▶ _The problem_
The word "trap" occurs in some lines of the listing. Copy those lines.

Information supplied START

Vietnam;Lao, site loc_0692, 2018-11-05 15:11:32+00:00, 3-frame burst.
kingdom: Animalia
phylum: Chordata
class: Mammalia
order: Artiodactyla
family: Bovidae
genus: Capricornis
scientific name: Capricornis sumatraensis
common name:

Information supplied END
Information supplied START

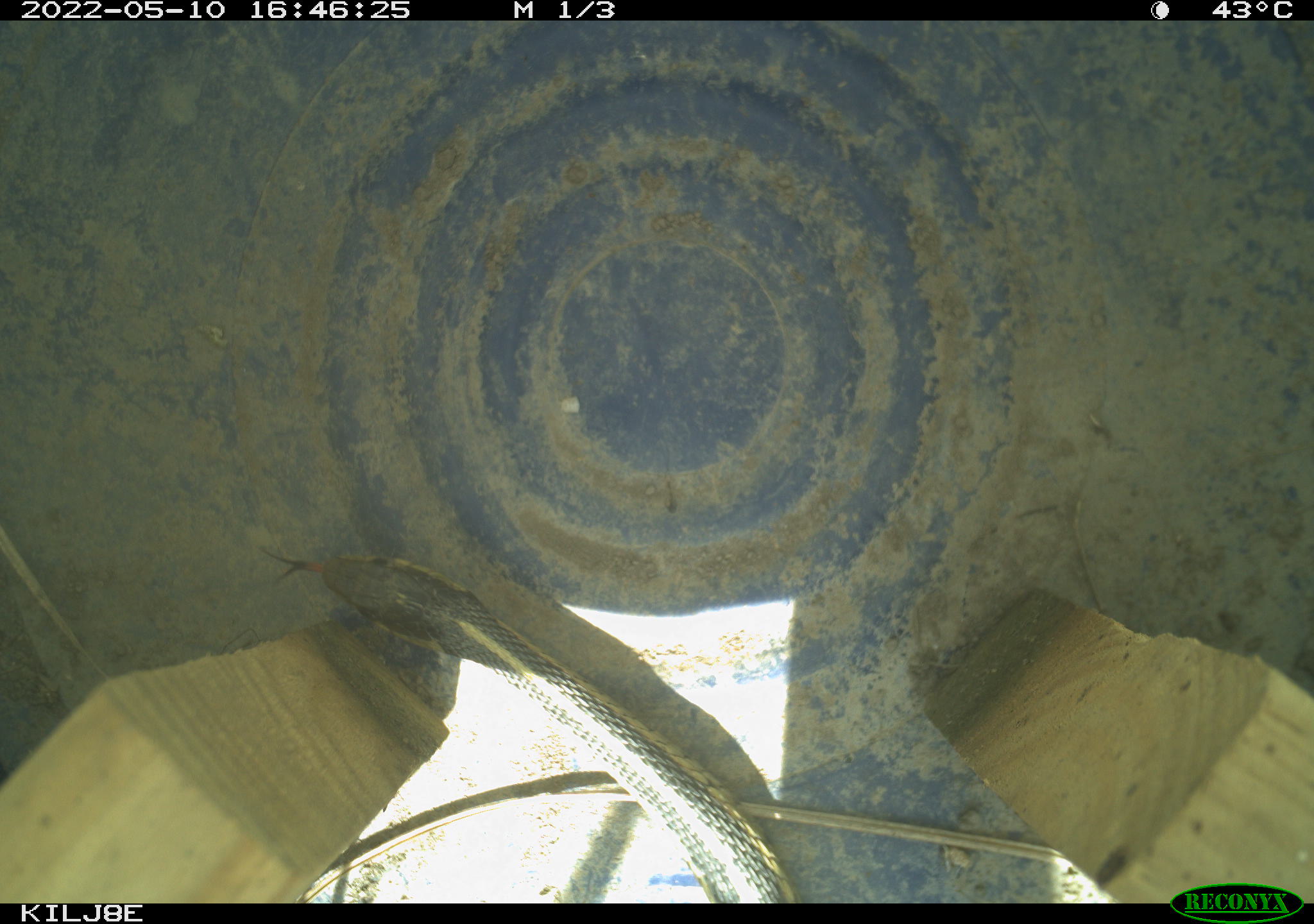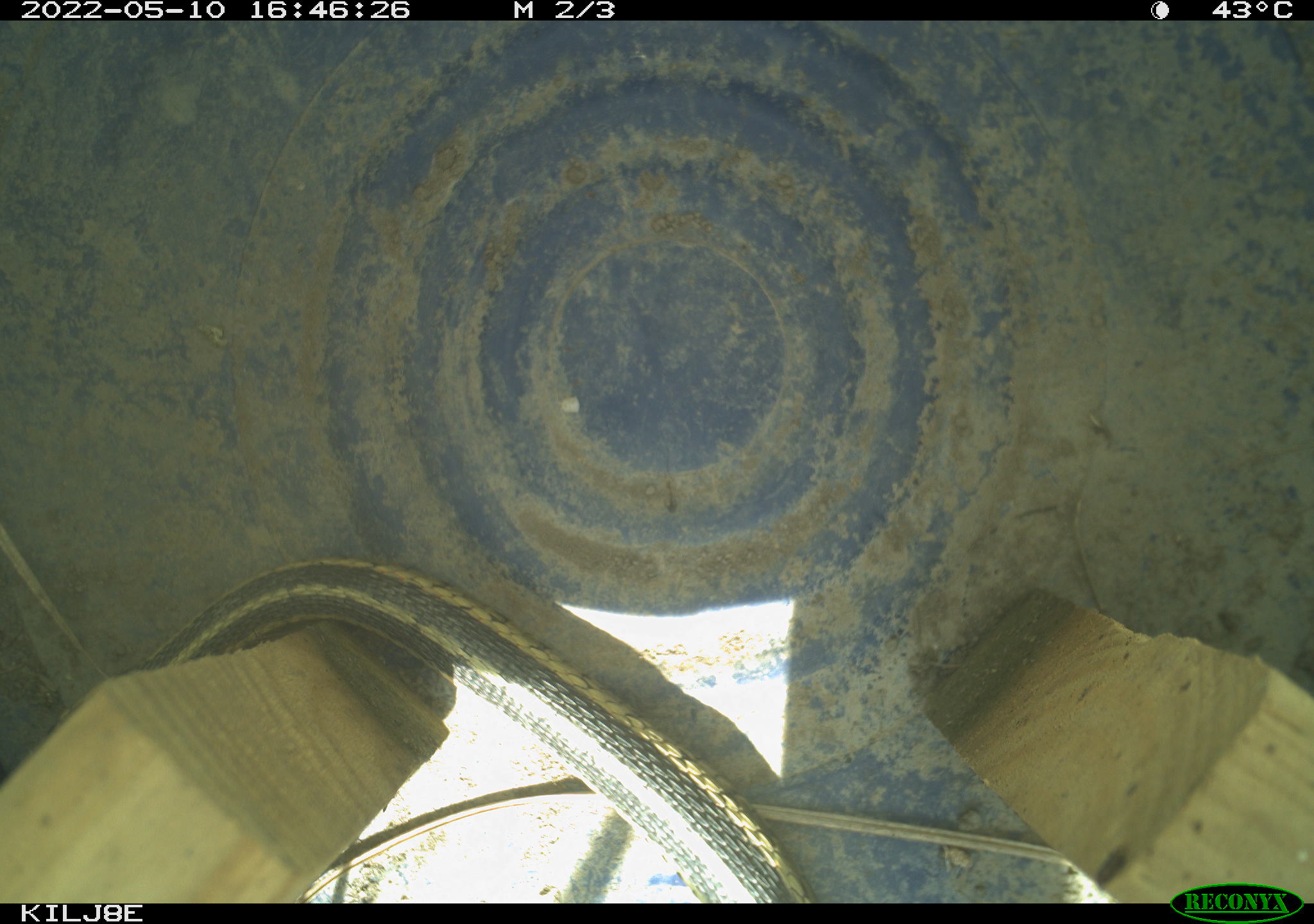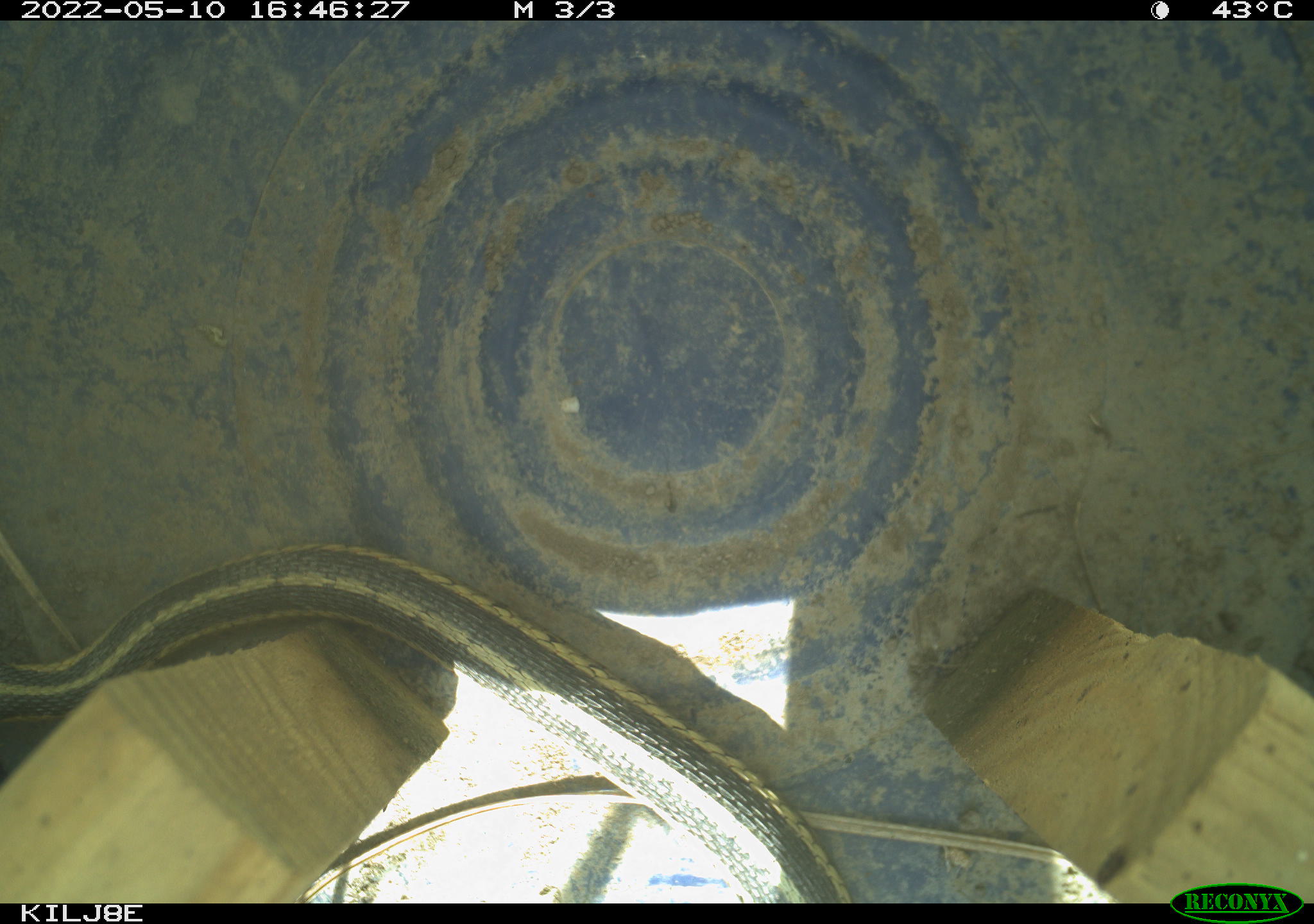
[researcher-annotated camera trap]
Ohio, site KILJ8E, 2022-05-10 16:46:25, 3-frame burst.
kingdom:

Information supplied END
Information supplied START

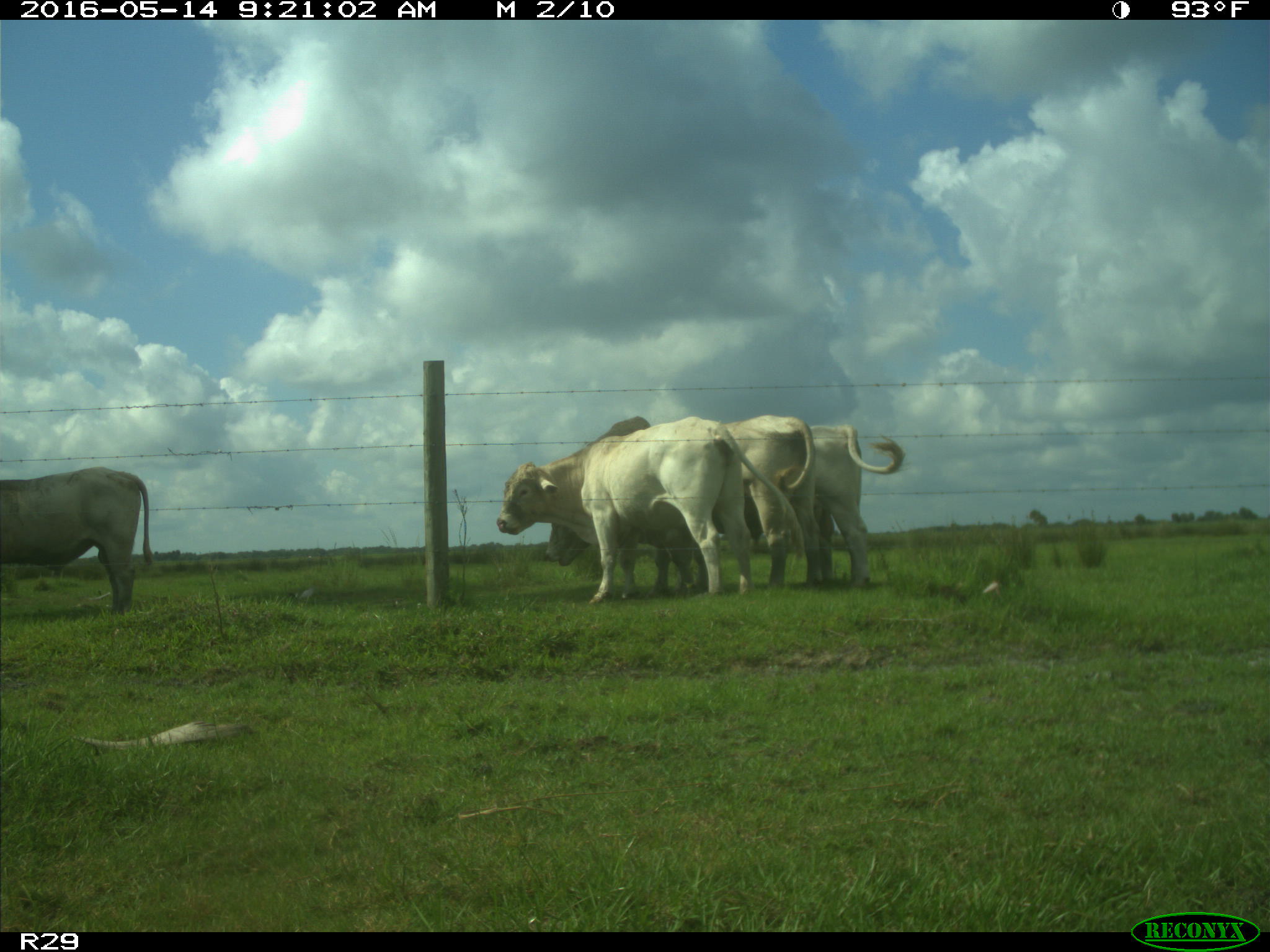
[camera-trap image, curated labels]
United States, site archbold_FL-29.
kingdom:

Information supplied END

▶ _Solution for this problem_
[researcher-annotated camera trap]
[camera-trap image, curated labels]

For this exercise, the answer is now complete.